In the original Declaration, Reserves Development reserved a generic right to modify the restrictions. However, the exercise of such a right is not unlimited. Where a developer seeks to enforce an amendment to restrictions against non-consenting owners who bought their lots before the amendment was effective, the amendment must be reasonable in light of the original intent of the developer and the lot owners. If it is not reasonable, it is invalid. Reasonableness may be ascertained from the declaration of restrictions and all of the attendant facts and circumstances relevant to the nature of the development.[51]

(32) American contends that this holding is applicable to the facts at bar and urges this Court to invalidate the Amendment on this appeal. This argument fails. Unlike the investors in the related case, American obtained the deeds to its seven lots in the Reserves Development after the Amendment was in effect. American was fully aware of its responsibility for initial assessments and cannot use the distinguishable holding to escape liability. The defendant in this case is certainly a sophisticated buyer. The Amendment is unenforceable against those who purchased their lots in Reserves before the enactment of the Amendment but not for those who agreed to be bound by the Amendment after its enactment. For the foregoing reasons, American's first cross-claim is without merit.

(33) American next broadly contends that the trial court erred in granting Reserves' claim for site improvement escrow deposits because the escrow provision is impermissibly vague and arbitrary. " A contract which is vague or indefinite in its terms will not be legally binding on the parties." [52] " The material terms of a contract are vague or indefinite if they cannot provide a reasonable standard for determining when a breach has occurred." [53]

(34) Although it is clear that the Amendment was drafted heavily in favor of Reserves,[54] American offers only conclusory allegations of vagueness and arbitrariness.
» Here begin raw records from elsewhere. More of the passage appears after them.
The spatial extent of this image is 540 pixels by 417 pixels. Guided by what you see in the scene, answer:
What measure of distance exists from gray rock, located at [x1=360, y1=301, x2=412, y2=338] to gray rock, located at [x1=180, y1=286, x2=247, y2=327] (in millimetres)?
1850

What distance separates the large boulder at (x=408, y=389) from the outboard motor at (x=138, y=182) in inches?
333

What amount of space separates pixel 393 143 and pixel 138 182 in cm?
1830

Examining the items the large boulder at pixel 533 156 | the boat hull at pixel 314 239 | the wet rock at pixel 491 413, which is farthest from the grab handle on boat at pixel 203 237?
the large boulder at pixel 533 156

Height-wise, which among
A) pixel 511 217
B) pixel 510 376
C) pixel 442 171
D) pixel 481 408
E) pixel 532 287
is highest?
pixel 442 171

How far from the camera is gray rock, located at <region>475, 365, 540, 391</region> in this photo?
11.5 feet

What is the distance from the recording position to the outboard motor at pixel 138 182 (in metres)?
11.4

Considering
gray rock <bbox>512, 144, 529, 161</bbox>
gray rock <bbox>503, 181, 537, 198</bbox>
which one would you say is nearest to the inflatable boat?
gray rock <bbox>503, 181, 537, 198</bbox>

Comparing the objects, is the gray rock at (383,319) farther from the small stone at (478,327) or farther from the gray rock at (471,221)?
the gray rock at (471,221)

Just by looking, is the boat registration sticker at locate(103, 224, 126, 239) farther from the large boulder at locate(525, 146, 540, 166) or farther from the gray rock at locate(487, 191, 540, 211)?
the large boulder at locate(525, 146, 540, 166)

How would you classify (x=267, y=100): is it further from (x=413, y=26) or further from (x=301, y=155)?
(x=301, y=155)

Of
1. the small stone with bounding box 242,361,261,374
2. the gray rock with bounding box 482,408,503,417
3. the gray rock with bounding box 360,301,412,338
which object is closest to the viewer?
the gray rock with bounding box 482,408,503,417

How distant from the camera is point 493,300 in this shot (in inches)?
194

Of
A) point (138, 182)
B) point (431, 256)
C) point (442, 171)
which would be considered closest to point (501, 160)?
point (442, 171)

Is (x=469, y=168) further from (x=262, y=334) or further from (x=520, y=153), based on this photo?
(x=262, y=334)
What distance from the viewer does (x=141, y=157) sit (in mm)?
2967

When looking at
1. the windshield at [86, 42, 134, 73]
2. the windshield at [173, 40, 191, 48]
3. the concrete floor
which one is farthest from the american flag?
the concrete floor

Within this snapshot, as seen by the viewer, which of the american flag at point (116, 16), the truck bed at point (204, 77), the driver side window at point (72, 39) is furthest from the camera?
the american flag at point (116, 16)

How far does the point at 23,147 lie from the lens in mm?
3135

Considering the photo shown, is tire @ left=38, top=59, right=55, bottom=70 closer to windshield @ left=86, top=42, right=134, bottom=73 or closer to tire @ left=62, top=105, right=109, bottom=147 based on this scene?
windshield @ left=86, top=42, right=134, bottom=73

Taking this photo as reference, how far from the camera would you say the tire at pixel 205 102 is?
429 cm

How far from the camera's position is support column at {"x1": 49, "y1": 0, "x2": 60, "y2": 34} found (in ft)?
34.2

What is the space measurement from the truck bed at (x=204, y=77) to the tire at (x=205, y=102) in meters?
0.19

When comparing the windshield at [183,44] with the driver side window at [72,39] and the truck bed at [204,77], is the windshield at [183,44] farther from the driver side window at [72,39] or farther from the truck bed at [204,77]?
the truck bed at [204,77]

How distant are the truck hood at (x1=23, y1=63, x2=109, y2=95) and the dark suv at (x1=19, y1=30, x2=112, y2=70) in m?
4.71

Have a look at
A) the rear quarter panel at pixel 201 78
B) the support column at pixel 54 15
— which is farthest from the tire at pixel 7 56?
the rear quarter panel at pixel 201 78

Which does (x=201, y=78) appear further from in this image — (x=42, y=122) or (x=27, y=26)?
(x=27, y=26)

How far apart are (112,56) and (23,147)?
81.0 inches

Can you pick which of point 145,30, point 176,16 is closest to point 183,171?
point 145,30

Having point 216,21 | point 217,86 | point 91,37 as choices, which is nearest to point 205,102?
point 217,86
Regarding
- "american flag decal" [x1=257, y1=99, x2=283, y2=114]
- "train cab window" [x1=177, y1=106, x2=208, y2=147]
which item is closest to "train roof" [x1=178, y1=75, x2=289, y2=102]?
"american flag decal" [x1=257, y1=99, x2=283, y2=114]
Section 9(c) states: " Each lot conveyed without the establishment of . . . a deposit shall be and remain subject to assessment by [Reserves] for its pro rata share of the cost to perform or complete any and all site work improvements, as estimated by [Reserves] based on written bids or contracts for such work." [55] Reserves produced documentation of its written estimate for the work charged against American. The estimates had two options and the total of the estimates ranged from $515,567 to $576,667. Accordingly, the per-lot basis for phase 2 would range from $34,371 to $38,444. Based on these figures, American contends that the $80,000 assessment was excessive, arbitrary, and capricious. American contends that even if the Amendment is valid, Reserves' demand for $80,000 per lot from American was unreasonable and violates the Amendment itself.

(35) The escrow provision is not arbitrary or capricious, and Reserves is entitled to the full $80,000 deposit. Korotki testified that the necessary costs to complete the site improvements would exceed $80,000.[56] Even assuming that these costs would not reach $80,000, Reserves would still be entitled to the money. Based on the express terms of the Amendment, it is within the discretion of Reserves to determine the reasonable cost of site improvements as long as that estimate is made in good faith. Site improvements in the Reserves Development are not complete. And as the Lots are developed, new expenses will arise. The Amendment is not drafted so that a Lot owner can simply decline to make a deposit until Reserves proves every expense that is owed.[57] Accordingly, the trial court properly held that American understood the agreement and correctly awarded $80,000 per lot because American agreed to be bound by the Amendment when it took possession of its seven Lots.

(36) Finally, American claims that the Amendment is an unconscionable contract of adhesion and thus unenforceable. Under 6 Del. C . § 2-302, " [i]f the court as a matter of law finds the contract or any clause of the contract to have been unconscionable at the time it was made, the court may refuse to enforce the contract or it may enforce the remainder of the contract without the unconscionable clause." [58] Traditionally, a contract will be found unconscionable where " no man in his senses and not under delusion would make on the one hand, and as no honest or fair man would accept, on the other." [59] " It is generally held that the unconscionability test involves the question of whether the provision amounts to the taking of an unfair advantage by one party over the other." [60] But mere disparity between the bargaining powers of parties to a contract will not support a finding of unconscionability.[61] " A court must find that the party with superior bargaining power used it to take unfair advantage of his weaker counterpart." [62] " For a contract clause to be unconscionable, its terms must be 'so one-sided as to be oppressive.'" [63] But courts are particularly reluctant to find unconscionability in contracts between sophisticated corporations.[64]

(37) The Amendment is not unconscionable. American, a sophisticated real estate portfolio company, has failed to show that Reserves had superior bargaining power. When American received the deed in lieu of foreclosure from Stover, the Amendment had already been enacted. American had every opportunity to view its provisions before accepting the deed. American could have objected to the provisions of the Amendment and refused to take possession of the seven Lots but instead chose not to do so. The Declaration has not been amended since American took possession of the Lots. Thus, the only provisions being enforced are those to which American expressly agreed. The fact that the Amendment weighs heavily in favor of Reserves does not amount to unconscionability. For the foregoing reasons, American's second cross-claim is without merit.

NOW, THEREFORE, IT IS ORDERED that the judgment of the Superior Court is AFFIRMED.